▶ _Selected text_:

Golf Notes Ken Tanigawa of Bel-Air and Tracy Nakamura of Monterey Park will defend their championships this week in the 35th annual Los Angeles City boys’ and girls’ tournaments at Griffith Park. The 36-hole tournaments will be played Monday and Tuesday on the Wilson and Harding courses. Nakamura, who was 15 at the time, defeated Pearl Sinn of Bellflower in a seven-hole playoff last year. Sinn competed last week in the GNA tournament against LPGA professionals at Oakmont CC and finished in a tie for 15th. . . . When the Korean girl won the California state girls’ championship and was runner-up for the L.A. title last year, she was Pearl Sin. Now she spells her name Sinn. Why? “There is no translation from one alphabet to another,” she said. “So when my parents came over here from Seoul, people spelled their name with one n. Last year, when they became naturalized, they changed it with two.”

Perseverance does pay off. Mac O’Grady, who was Phil McGleno when he quarterbacked Hamilton High a few years back, tried 17 times to qualify for the PGA tour before making it. Last week, in the Panasonic tournament in Las Vegas, he earned $64,000 and is now the 12th-leading money winner on the tour. . . . The first California-Japanese tournament, open to all California males of Japanese descent, will be played over two weekends at L.A. (formerly Pomona) National. The first 36 holes are scheduled for Saturday and Sunday, with the low 50 continuing the final round April 14. . . . The American Golfers Assn. will play April 10-13 at Pala Mesa. . . . Collegians will be at the UC Irvine Invitational April 8 at Big Canyon CC. . . . Two longtime Southland golfing personalities, Chet Coleman and Lew Snowden, died earlier this month. Coleman was head professional at Inglewood CC before retiring in 1974, and Snowden had been official scorer at SoCal PGA events for many years.

Former Indy 500 winner Tom Sneva has entered the third annual Long Beach Grand Prix charity tournament April 9 at Recreation Park. . . . Other imminent charity events: Love Boat Invitational, Monday at Wilshire CC, for the California Special Olympics; Ronald McDonald House tournament, April 8 at Industry Hills, for the families of children undergoing treatment for cancer and other serious illnesses; McLean Stevenson tournament, April 13 at Industry Hills, for the National Burn Foundation.

The consensus is that the GNA tournament at Oakmont was the finest, and best attended, LPGA event ever held in the Los Angeles area, dating back to the 1955 Los Angeles Open won by Louise Suggs at the long-gone Portero Hills CC course. . . . After Dinah Shore’s tournament this week, the LPGA will move to San Diego for the $175,000 Kyocera Inamori Tournament at Fairbanks Ranch CC, where the cross-country portions of the Olympic equestrian events were held. . . . The Golden State Tour has a busy schedule the next two weeks. Pros, amateurs and seniors play Monday at California CC, with pros only playing April 8 at Rainbow Canyon in Temecula. Seniors only will play April 12 at Mesquite CC in Palm Springs, followed by the Mid-Amateur championships April 13-14 on the same course for players 25 and over. . . . An Industry Hills team led by pro Jim Porter, including Marion Schuster, Betty McDonald and Irene Charles, won the L.A. County Women’s Golf Assn. pro-member championship at California CC. Low pro was Jerry Wisz of Almansor with 67, followed by Pat Chartrand of Rolling Hills, 70, and Porter, 71.

▶ _Brief 1_: In one to three sentences, explain why Pearl Sinn's name is now spelled with two n's, according to the golf notes.
▶ _Brief 2_: Reproduce verbatim the passage of the golf notes starting at "Former Indy 500" and ending at "National Burn Foundation.".
The records play no part in the work on the golf notes.

▶ _Exercise data_:
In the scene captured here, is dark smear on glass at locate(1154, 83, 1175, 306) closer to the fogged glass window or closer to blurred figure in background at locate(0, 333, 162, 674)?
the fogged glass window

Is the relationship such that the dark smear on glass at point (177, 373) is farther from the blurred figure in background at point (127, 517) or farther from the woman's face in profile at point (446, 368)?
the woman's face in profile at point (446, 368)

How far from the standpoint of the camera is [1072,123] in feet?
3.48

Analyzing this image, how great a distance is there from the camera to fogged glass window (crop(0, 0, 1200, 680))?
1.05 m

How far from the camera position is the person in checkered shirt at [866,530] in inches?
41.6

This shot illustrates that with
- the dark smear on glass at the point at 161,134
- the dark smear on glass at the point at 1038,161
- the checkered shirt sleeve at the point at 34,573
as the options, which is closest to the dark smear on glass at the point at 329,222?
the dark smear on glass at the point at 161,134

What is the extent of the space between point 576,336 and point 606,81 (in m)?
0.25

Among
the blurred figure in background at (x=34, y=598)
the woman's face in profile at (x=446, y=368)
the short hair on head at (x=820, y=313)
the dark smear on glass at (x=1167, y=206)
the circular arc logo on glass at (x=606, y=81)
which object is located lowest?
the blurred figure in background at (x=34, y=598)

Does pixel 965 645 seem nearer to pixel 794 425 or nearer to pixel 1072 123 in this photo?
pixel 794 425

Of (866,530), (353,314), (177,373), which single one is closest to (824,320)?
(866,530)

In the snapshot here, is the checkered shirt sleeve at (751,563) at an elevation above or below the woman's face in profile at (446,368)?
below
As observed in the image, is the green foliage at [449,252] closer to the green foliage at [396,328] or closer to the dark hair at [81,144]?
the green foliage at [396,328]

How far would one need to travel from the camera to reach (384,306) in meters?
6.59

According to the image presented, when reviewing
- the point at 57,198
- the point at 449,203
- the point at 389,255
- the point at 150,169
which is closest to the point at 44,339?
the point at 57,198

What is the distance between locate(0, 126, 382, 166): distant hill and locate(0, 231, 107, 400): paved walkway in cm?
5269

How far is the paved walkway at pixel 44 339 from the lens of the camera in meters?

▶ _Task result 1_: She said there is no translation from one alphabet to another, so when her parents came over from Seoul, people spelled their name with one n. Last year, when her parents became naturalized, they changed the spelling to two n's.

▶ _Task result 2_:
Former Indy 500 winner Tom Sneva has entered the third annual Long Beach Grand Prix charity tournament April 9 at Recreation Park. . . . Other imminent charity events: Love Boat Invitational, Monday at Wilshire CC, for the California Special Olympics; Ronald McDonald House tournament, April 8 at Industry Hills, for the families of children undergoing treatment for cancer and other serious illnesses; McLean Stevenson tournament, April 13 at Industry Hills, for the National Burn Foundation.